■ Page
"""
You've already got a good answer on the numbers, so this approaches it from a different direction, the point of view of how to reach a decision.

In practice its worth it if you meet most of the following criteria (and may be worth it if you meet some of them):

  • You want a brand new bike, costing <£1000.
  • The scheme provider(s) offer a bike you want at a competitive price.
  • You are a higher rate taxpayer (greater tax benefit).
  • You're going to put the miles in (depreciation, plus it's not yours to sell if you don't get on with it). This in practice often means a cyclist wanting a new bike, rather than creating new cyclists.
  • You've got somewhere to keep it securely (check the Ts&Cs for who insures it and under what exclusions).
  • If you have something better to do with the money -- you're effectively borrowing the value of the bike interest-free, so any gains you can make on that value could become part of the equation -- assuming it doesn't just make you spend more. Prime example: offset mortgage.


  • You don't have the money to just buy a bike -- if you'd be borrowing it this will be cheaper than pretty much any other way. But then a second hand bike would be more desirable.
"""
■ The tasks
1. In the bike scheme advice, rewrite the stretch from "In practice its" through "(greater tax benefit).", substituting "reasonable" for "competitive".
2. In the bike scheme advice, what is the prime example given of something better to do with the money?

■ Supplied entries
"""
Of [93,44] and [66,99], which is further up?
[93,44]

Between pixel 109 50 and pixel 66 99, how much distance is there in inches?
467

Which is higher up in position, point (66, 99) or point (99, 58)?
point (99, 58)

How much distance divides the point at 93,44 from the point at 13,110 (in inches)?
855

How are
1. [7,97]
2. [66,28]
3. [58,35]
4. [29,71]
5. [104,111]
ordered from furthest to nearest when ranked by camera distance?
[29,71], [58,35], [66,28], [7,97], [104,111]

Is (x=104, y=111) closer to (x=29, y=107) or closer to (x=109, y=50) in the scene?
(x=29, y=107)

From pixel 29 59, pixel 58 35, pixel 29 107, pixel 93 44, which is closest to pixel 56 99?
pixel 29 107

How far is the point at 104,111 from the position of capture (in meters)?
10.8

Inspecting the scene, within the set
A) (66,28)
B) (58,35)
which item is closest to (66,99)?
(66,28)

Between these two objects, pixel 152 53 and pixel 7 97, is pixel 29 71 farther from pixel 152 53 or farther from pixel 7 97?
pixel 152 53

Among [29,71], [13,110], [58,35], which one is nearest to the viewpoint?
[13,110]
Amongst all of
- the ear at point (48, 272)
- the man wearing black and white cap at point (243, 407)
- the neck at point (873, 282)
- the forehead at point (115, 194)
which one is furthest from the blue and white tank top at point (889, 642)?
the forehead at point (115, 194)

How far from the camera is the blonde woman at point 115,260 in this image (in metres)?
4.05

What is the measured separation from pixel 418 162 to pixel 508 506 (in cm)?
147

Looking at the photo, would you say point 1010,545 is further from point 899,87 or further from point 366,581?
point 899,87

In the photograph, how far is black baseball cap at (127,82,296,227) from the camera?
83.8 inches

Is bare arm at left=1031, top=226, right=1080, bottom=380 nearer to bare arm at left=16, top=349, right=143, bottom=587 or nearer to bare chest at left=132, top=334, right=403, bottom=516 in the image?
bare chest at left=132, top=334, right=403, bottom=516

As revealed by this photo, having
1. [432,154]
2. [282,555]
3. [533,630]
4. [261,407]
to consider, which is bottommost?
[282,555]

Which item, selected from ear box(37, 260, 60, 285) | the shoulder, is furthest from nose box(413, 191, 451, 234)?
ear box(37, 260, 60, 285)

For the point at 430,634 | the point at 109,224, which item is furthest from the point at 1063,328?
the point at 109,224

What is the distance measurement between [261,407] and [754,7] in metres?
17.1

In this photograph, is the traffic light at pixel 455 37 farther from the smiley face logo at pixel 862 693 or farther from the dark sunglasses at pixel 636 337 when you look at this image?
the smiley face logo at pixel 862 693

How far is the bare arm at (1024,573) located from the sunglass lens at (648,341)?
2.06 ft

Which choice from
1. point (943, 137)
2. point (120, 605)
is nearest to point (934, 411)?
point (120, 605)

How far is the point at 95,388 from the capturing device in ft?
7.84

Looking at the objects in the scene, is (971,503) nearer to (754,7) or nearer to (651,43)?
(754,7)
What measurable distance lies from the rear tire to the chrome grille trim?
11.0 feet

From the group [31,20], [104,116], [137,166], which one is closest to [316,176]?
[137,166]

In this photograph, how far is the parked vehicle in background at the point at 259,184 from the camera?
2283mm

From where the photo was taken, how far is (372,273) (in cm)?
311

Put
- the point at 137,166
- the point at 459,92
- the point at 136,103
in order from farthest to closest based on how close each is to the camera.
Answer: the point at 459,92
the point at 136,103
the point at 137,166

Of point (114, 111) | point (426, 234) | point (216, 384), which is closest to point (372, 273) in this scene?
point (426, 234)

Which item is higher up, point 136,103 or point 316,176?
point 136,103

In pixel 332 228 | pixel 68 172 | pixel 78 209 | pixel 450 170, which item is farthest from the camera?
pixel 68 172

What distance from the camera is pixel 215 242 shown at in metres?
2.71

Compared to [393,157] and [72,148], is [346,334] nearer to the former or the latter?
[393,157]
"""
■ Answers
1.
In practice its worth it if you meet most of the following criteria (and may be worth it if you meet some of them):

  • You want a brand new bike, costing <£1000.
  • The scheme provider(s) offer a bike you want at a reasonable price.
  • You are a higher rate taxpayer (greater tax benefit).

2. An offset mortgage.